#### [Page extract]
────────

So why doesn't script-based job-control work, and what makes it a bad practice (aka 'stupid')?
Edit: The script in question starts a background process, starts a second background process, then attempts to put the first process back into the foreground so that it has normal terminal I/O (as if run directly), which can then be redirected from outside the script. Can't do that to a background process.
As noted by the accepted answer to the other question, there exist other scripts that solve that particular problem without attempting job control. Fine. And the lambasted script uses a hard-coded job number — Obviously bad. But I'm trying to understand whether job control is a fundamentally doomed approach. It still seems like maybe it could work...

What he meant is that job control is by default turned off in non-interactive mode (i.e. in a script.)
From the bash man page:
JOB CONTROL
Job control refers to the ability to selectively stop (suspend)
the execution of processes and continue (resume) their execution at a
later point.
A user typically employs this facility via an interactive interface
supplied jointly by the system’s terminal driver and bash.
and
set [--abefhkmnptuvxBCHP] [-o option] [arg ...]
...
-m Monitor mode. Job control is enabled. This option is on by
default for interactive shells on systems that support it (see
JOB CONTROL above). Background processes run in a separate
process group and a line containing their exit status is
printed upon their completion.
When he said "is stupid" he meant that not only:
is job control meant mostly for facilitating interactive control (whereas a script can work directly with the pid's), but also
I quote his original answer, ... relies on the fact that you didn't start any other jobs previously in the script which is a bad assumption to make. Which is quite correct.
UPDATE
In answer to your comment: yes, nobody will stop you from using job control in your bash script -- there is no hard case for forcefully disabling set -m (i.e. yes, job control from the script will work if you want it to.) Remember that in the end, especially in scripting, there always are more than one way to skin a cat, but some ways are more portable, more reliable, make it simpler to handle error cases, parse the output, etc.
You particular circumstances may or may not warrant a way different from what lhunath (and other users) deem "best practices".

Job control with bg and fg is useful only in interactive shells. But & in conjunction with wait is useful in scripts too.
On multiprocessor systems spawning background jobs can greatly improve the script's performance, e.g. in build scripts where you want to start at least one compiler per CPU, or process images using ImageMagick tools parallely etc.
The following example runs up to 8 parallel gcc's to compile all source files in an array:
#!bash
...

────────

#### [Activity]
Answer these questions about the job-control thread:
1. For which shells is the -m option on by default, according to the bash man page quoted?
2. What kind of job number does the criticized script use?
3. At most, how many gcc's does the final example run in parallel?
The records after this text were taken from a separate source.

#### [Saved data entries]
────────

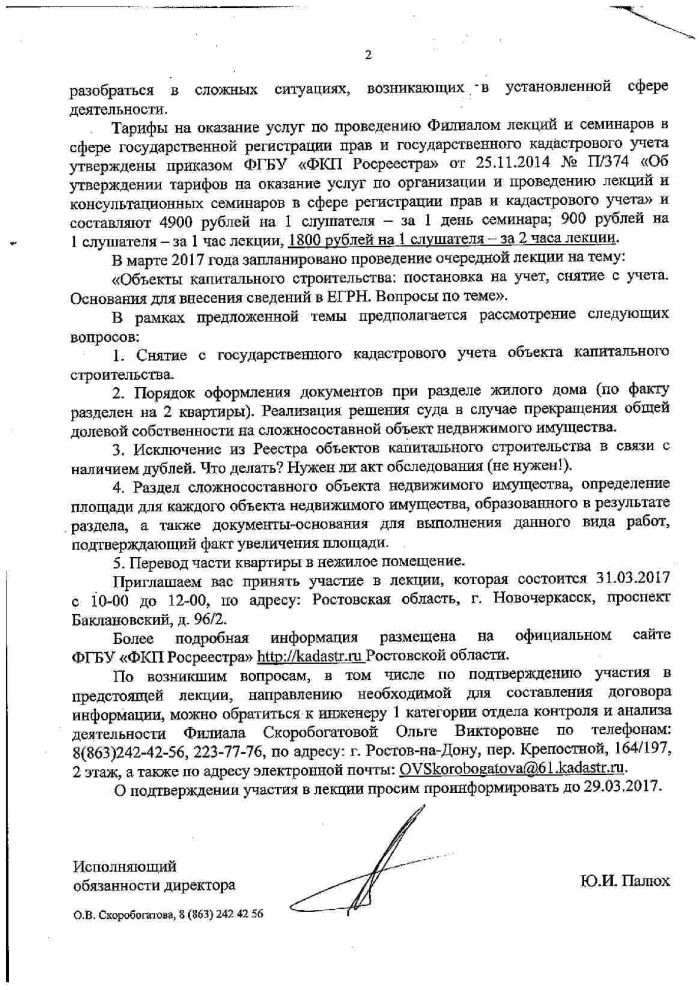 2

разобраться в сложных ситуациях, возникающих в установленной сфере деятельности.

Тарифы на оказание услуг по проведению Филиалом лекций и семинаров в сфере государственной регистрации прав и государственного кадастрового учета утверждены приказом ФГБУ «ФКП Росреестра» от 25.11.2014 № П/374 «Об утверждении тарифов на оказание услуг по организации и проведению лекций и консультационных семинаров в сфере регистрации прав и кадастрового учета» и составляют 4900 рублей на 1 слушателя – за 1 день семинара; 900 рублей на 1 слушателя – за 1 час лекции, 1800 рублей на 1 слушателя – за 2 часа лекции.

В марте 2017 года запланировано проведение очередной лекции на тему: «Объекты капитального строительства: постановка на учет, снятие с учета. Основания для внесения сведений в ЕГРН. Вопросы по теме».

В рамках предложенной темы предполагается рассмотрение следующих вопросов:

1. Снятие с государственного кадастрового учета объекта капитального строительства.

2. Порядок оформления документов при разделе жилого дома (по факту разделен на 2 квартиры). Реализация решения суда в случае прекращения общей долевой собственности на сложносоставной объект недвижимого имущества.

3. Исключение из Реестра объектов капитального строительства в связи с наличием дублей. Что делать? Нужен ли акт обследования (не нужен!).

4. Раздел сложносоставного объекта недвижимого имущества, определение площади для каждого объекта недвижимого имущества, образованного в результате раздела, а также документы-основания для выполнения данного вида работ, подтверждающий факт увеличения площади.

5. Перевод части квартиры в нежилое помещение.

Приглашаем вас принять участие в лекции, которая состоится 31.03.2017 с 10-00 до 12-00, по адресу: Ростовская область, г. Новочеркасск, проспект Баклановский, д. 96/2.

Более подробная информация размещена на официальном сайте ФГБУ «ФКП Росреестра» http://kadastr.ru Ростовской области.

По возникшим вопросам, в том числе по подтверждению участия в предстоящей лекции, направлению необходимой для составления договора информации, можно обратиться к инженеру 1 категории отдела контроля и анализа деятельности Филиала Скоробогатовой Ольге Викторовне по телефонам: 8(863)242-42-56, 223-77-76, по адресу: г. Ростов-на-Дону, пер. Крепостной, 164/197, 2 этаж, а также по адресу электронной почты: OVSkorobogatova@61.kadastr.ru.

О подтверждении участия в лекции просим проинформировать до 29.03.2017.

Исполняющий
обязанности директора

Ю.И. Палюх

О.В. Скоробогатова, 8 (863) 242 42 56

────────

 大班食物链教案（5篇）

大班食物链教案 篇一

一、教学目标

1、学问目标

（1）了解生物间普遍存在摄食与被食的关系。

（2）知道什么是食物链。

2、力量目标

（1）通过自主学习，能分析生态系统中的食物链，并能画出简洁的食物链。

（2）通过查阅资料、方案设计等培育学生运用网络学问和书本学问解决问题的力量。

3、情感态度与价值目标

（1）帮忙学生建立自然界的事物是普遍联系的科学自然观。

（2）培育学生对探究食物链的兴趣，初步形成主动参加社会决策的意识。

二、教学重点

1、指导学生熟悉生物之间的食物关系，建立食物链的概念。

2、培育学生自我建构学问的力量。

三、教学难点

────────

#### [Task response]
1. Interactive shells on systems that support it.
2. A hard-coded job number.
3. Up to 8.